Task: Continue the passage on the Leaches' cooperation with the Government over the Winch Road property, picking up after its final sentence.

Supplied passage:
- Opening Delimiter -
The property was in fact operated as a partnership between the
Leaches and * * * [Mr.] Close. To that end the Leaches have
cooperated with the Government by preparing [F]ederal income tax
returns for the operations relating to the ranch characterizing the
operation as a partnership between the Leaches and * * * [Mr.] Close.
The Leaches have further cooperated with the Government by
accounting for activities on the Winch Road [p]roperty, including
timber harvesting, which has the potential for affecting the value of
the Winch Road [p]roperty. The Leaches agree to appear and testify
truthfully in all proceedings related to the pending criminal ancillary
matter herein, and to produce such documents and records as may be
required to conclude these proceedings.
- Closing Delimiter -
Given information:
- Opening Delimiter -
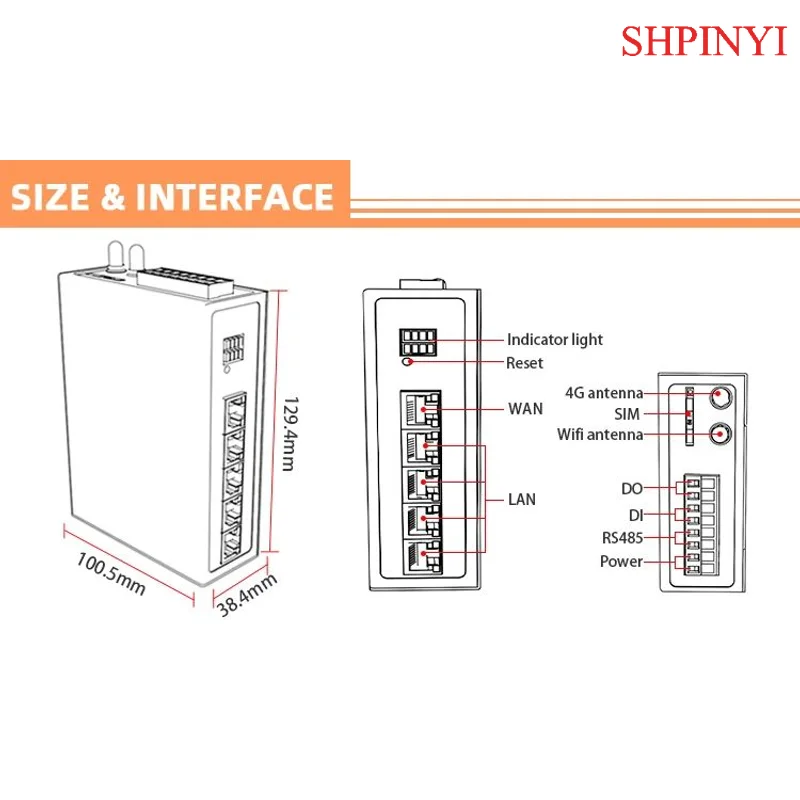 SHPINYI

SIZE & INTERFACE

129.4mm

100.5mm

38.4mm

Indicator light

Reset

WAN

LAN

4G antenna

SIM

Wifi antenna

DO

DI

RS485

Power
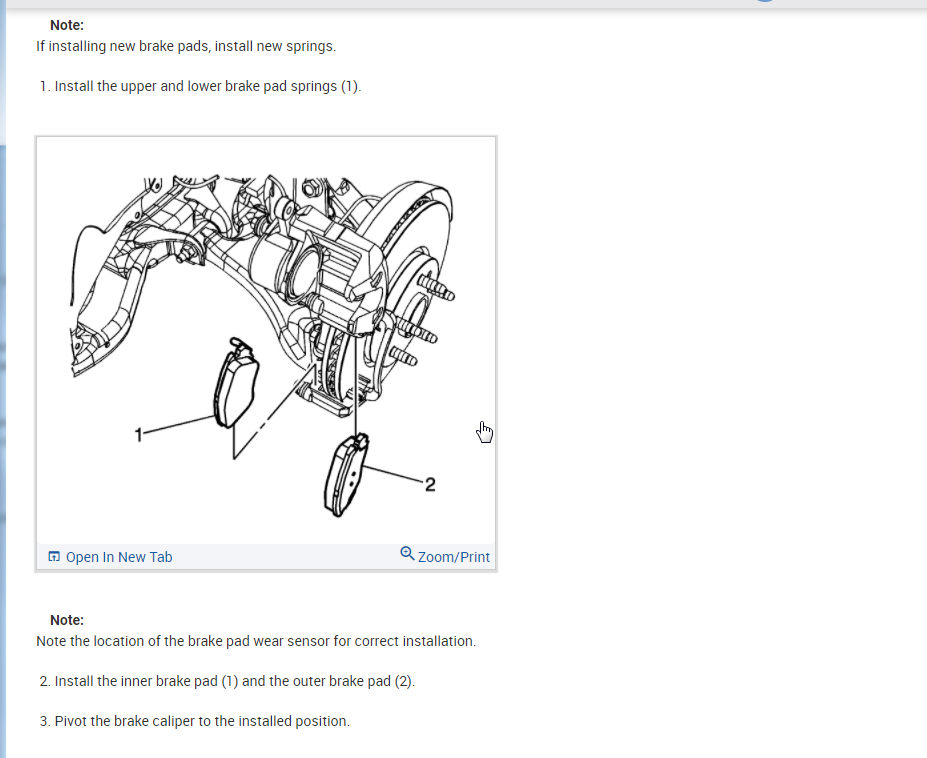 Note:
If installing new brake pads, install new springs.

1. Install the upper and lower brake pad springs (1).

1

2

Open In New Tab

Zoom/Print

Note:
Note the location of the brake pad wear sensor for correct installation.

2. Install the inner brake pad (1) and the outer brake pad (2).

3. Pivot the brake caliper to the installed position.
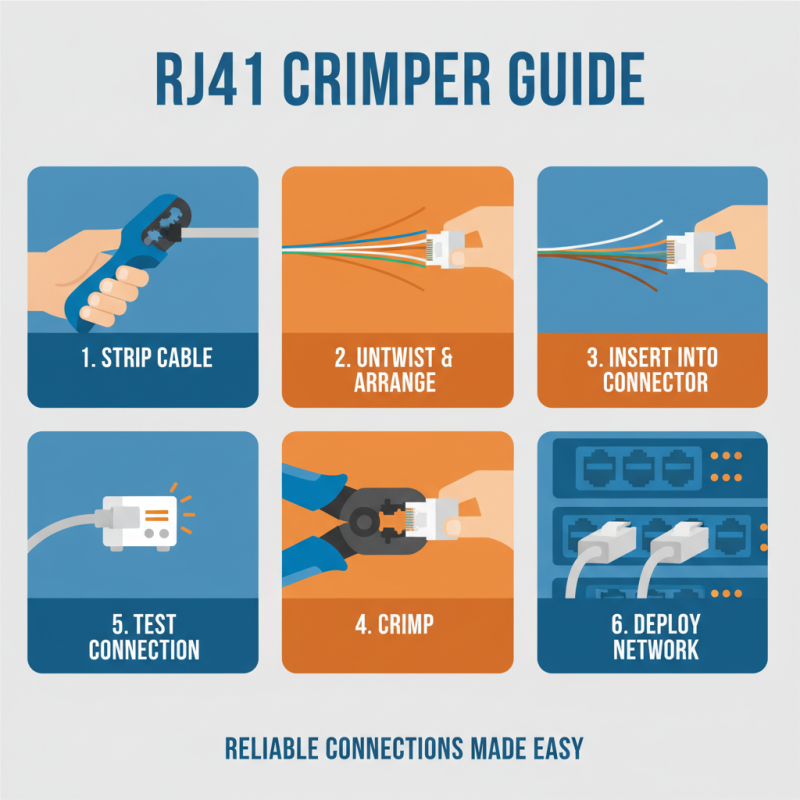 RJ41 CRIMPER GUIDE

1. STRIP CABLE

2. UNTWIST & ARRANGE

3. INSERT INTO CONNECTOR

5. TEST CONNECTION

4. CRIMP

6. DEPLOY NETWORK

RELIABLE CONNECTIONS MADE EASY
- Closing Delimiter -
Response to this exercise:
* * * * * * *
9. The Government and the Leaches desire to market and sell the
Winch Road [p]roperty for the purpose of resolving the Government’s
forfeiture claim against the interest of * * * [Mr.] Close in the Winch
Road [p]roperty, and for the purpose of effecting a termination and
winding up of the partnership between * * * [Mr.] Close and the
Leaches in the Winch Road [p]roperty.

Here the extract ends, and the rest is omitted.